Open mbcann01 opened 1 year ago

mbcann01 commented 1 year ago

Overview

In the Fall of 2023, I moved over a bunch of stuff from PowerPoint slides (nearly) verbatim. I was in a rush, so I told myself to move it just move it over and improve it later.

Go back, reread, and improve. PowerPoint doesn't always translate perfectly to book format.

2023-10-05: I wonder if I shouldn't greatly simplify this chapter. Just introduce some of the key terms and ideas for now. Focus on creating DAGs and SCC models in R. Later, I can add more information about what causality is.

Left off at

2023-10-06: I cut a TON of stuff out of the chapter. For the sake of clarity, I thought it better to slim things down and keep them simple. By simple I mean, just focus on using R to create SCC diagrams and DAGs for now. Having said that, I would like to add all the theoretical stuff back into this part of the book when I have the time to do it right. 2023-10-05: Marked up the chapter for revisions. I'm too tired right now, but I think tomorrow I should just focus on making the intro chapter very simple and teaching students how to make SCC models and DAGs with R. 2023-10-04: Moved over the PP slides. There is still a lot of cleaning up to do.

Tasks

mbcann01 commented 12 months ago

Ladder of causation

Fall 2023: I started adding stuff about the ladder of causation, but ran out of time to do it right. I'd like to add it back in the future.

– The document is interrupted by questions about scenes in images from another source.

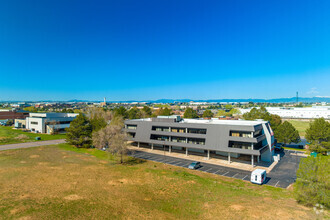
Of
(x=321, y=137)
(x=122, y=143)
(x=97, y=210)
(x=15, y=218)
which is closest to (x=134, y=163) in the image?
(x=122, y=143)

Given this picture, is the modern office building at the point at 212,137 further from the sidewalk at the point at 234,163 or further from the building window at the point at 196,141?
the sidewalk at the point at 234,163

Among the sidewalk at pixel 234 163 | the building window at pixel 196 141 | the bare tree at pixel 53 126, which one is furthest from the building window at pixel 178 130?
the bare tree at pixel 53 126

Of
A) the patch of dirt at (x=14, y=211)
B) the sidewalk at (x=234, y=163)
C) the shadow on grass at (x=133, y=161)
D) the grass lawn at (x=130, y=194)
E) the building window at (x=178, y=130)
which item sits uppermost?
the building window at (x=178, y=130)

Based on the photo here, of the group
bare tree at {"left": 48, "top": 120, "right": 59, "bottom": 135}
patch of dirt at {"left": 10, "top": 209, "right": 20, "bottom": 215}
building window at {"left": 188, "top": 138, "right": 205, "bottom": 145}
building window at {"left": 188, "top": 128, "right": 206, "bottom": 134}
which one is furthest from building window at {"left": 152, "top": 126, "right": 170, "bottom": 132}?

Judea Pearl's ladder of causation

In their 2018 book, The Book of Why, Judea Pearl and Dana Mackenzie do a masterful job of bringing the basics of causal inference, a topic of significant complexity for most people, to the masses. @Pearl2018-im A ladder is one of the metaphors they use to outline the hierarchy of causal thinking we humans (and many other animals) use to navigate the world. Pearl's ladder of causation has three rungs -- seeing, doing, and imagining -- each representing a step up in the power of our conclusions, but also a step up in the complexity of the process required to make such conclusions. For readers who are curious, we highly recommend this book.